This week, we read the story of Noah, where we learn many things about the first follower of God. Perhaps one of the more unknown parts of the story is the post-flood section. After the flood was over and they began their community again, Noah was the tiller of a great vineyard. He had three sons: Shem, Ham, and Yaphet from whom, the Torah tells us, “The whole earth spread.” Like all of us as humans today, they each had a good and evil inclination, the “yetzer ha’rah,” and “yetzer ha’tov’” Chapter 9 tells of one night when Noah became drunk on the wine from his vineyard, de-robed, and fell asleep, exposing himself in his tent. His son, Ham found him, and instead of covering his father, Ham inclined towards the “yetzer ha’rah” and told his 2 brothers of his father’s nakedness, then walked away. The text of the Torah uses very specific, intentional language. It did not use the word vayomer (meaning “he said”), but rather vayaged (“he told”).
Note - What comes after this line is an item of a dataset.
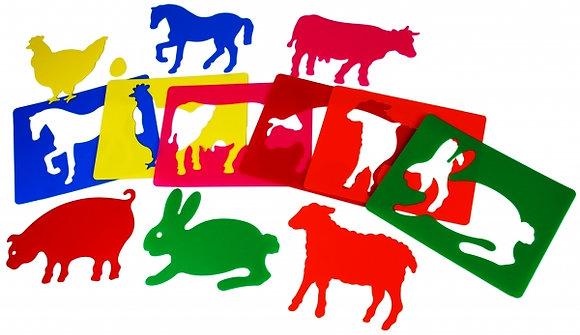 Stencil Animais da quinta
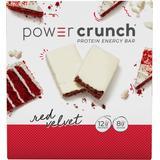 Power Crunch Power Crunch Red Velvet-12 Bars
Rabbi Marc Margolius, in his study about Noah from a Mussar perspective, writes that it is clear that Ham was trying to tell them that his father had embarrassed himself, almost making fun of Noah. Some scholars even think that Ham might have abused his father in some way.
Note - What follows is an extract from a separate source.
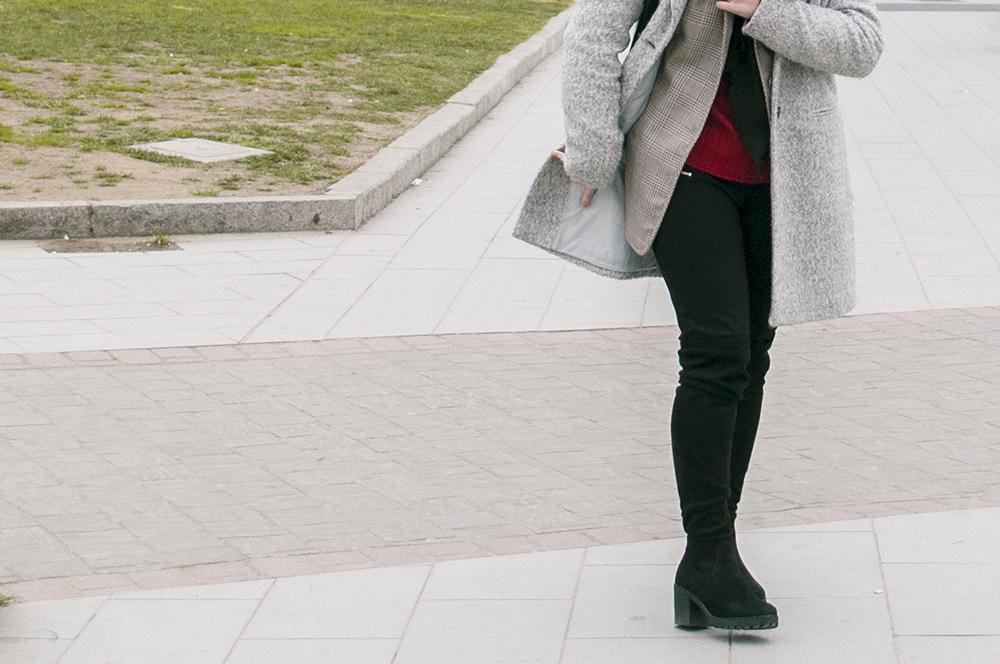 somethingfashion blogger firenze collaboration outfit casual turban diadem velvet red coat vintage italianbloggers_0685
By contrast, Shem and Yapeth take a cover, turn their backs towards their naked father, walk backwards towards him, and respectfully cover him. When Noah awakens and learns of what has happened, he curses Canaan, the son of Ham, to be the servant of his two sons. Can you possibly imagine cursing your own grandchild to be the servant of your children? No way! From Noah’s outrageous reaction to Ham’s behavior, it would seem that the scholars are correct, that indeed, Ham must have behaved in a shameful way towards his father. Indeed, he was being influenced by his “yetzer ha’rah,” which can often happen when we are pushed to our limit.
Although we all as humans have within us some degree of the personalities of these three brothers, why is it that sometimes humans often find joy in or seek out the embarrassment of others, and even cause it? For an example in today’s world, why have the social media giants not chosen people over profits, which have resulted in the destruction of so many young people? The Ba’al Shem Tov, the founder of modern Hasidism, is reputed to have taught that “the world is a mirror,” that our interpretation of external stimuli reflects our inner life and thoughts. We justify this “yetzer ha’ra” with our commitment to righteousness, or by citing the shameful behavior of our victims. Most of the time though, when we fixate on the bad things of someone else, it reflects the shame we feel about how we might have behaved in the same way at some point.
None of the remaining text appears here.